# START OF Extracted information

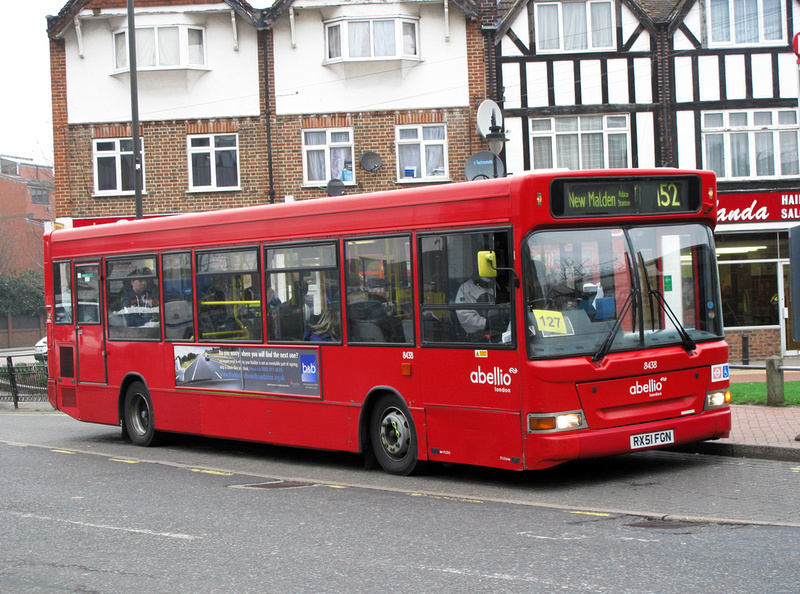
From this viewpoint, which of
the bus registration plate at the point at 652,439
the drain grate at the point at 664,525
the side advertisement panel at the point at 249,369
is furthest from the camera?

# END OF Extracted information

## What to do
Rewrite the listing above, changing "drain grate" to "sewer cover" and leaving every other word unchanged. Omit the pictures from your answer.

## Task result
From this viewpoint, which of
the bus registration plate at the point at 652,439
the sewer cover at the point at 664,525
the side advertisement panel at the point at 249,369
is furthest from the camera?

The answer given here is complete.